Durtal, looking in at a window, saw a dormitory with rows of white beds, and he was amused, for never had he seen beds so tiny.

A lad was in the room, whom he called, by tapping on the pane, and asked whether the Abbé Plomb were still about the place. The boy nodded an affirmative, and showed Durtal into a waiting-room.

This room was like the office of an exceedingly inferior and pious hotel. The furniture consisted of a mahogany table of a sort of salmon pink colour, on which stood a pot-stand bereft of flowers; arm-chairs with circular backs fit for a gatekeeper's room, a chimney-piece adorned with statues of saints much fly-bitten, and a chimney board covered with paper representing the Vision of Lourdes. On the walls hung a black board with rows of numbered keys; opposite, a chromo-lithograph of Christ, displaying, with an amiable smile, an underdone heart bleeding amid streams of yellow sauce.

But what was chiefly characteristic of this bedizened porter's lodge was a horribly sickening smell, the smell of lukewarm castor oil.

Durtal, nauseated by this odour, was on the point of making his escape, when the Abbé Plomb came in and took his arm. They went out together.

"Then you have just come back from Solesmes?" said Durtal.

"As you see."

"And were you satisfied with your visit?"

"Enchanted," and the Abbé smiled at the impatience he could detect in Durtal's accents.

"What do you think of the monastery?"

"I think it most interesting to visit, both from the monastic and from the artistic point of view. Solesmes is a great convent, the parent House of the Benedictine Order in France, and it has a flourishing school of novices.
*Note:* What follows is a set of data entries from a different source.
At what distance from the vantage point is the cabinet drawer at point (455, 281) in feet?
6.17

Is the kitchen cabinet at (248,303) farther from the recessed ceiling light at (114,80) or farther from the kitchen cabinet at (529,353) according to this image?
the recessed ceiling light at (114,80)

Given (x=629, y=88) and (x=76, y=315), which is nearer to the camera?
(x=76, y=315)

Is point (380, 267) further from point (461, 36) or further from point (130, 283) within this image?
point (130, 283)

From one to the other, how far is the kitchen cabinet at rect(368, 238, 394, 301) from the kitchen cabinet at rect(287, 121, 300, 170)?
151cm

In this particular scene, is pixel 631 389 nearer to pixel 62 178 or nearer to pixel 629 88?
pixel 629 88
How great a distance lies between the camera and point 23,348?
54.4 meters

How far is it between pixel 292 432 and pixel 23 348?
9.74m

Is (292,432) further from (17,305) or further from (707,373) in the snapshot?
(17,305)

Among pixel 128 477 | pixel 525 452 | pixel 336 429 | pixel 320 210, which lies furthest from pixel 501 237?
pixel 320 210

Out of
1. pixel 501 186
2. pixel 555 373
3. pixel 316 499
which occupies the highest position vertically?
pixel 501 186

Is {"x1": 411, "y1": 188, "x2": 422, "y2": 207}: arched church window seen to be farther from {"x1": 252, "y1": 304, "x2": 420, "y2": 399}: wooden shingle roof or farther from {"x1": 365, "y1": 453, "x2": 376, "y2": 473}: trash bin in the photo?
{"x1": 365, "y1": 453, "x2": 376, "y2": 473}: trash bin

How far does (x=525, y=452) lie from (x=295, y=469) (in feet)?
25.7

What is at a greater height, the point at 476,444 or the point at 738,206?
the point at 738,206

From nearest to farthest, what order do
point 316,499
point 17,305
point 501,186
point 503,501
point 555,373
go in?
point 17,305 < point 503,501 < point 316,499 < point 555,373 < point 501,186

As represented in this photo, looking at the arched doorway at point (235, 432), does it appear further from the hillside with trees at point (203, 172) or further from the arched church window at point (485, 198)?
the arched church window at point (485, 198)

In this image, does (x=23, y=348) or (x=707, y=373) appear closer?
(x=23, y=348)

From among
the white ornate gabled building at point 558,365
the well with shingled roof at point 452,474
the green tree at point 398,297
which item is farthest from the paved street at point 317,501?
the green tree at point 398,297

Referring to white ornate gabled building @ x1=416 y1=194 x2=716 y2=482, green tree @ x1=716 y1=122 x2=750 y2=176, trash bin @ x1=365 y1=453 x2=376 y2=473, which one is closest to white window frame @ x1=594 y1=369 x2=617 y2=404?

What is it that you want to know, exactly?"

"Why, everything you can tell me."

"Well, then, I may tell you that ecclesiastical art, brought to its very highest expression, is fascinating in that monastery. No one can conceive of the magnificence of the liturgy and of plain-song who has not heard them at Solesmes. If Notre Dame des Arts had a special sanctuary, it undoubtedly would be there."

"Is the chapel ancient?"

"A part of the old church remains, and the famous Solesmes sculpture, dating from the sixteenth century. Unfortunately, there are some quite disastrous windows in the apse: the Virgin between Saint Peter and Saint Paul; modern glass in its most piercing atrocity.